### TASK BRIEF:
With nothing added and nothing dropped, write out all of the entries below.

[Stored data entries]
+++++

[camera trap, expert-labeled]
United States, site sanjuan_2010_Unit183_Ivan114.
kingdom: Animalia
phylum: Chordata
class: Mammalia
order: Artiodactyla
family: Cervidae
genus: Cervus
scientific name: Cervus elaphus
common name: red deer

+++++

### WRITTEN RESPONSE:
[camera trap, expert-labeled]
United States, site sanjuan_2010_Unit183_Ivan114.
kingdom: Animalia
phylum: Chordata
class: Mammalia
order: Artiodactyla
family: Cervidae
genus: Cervus
scientific name: Cervus elaphus
common name: red deer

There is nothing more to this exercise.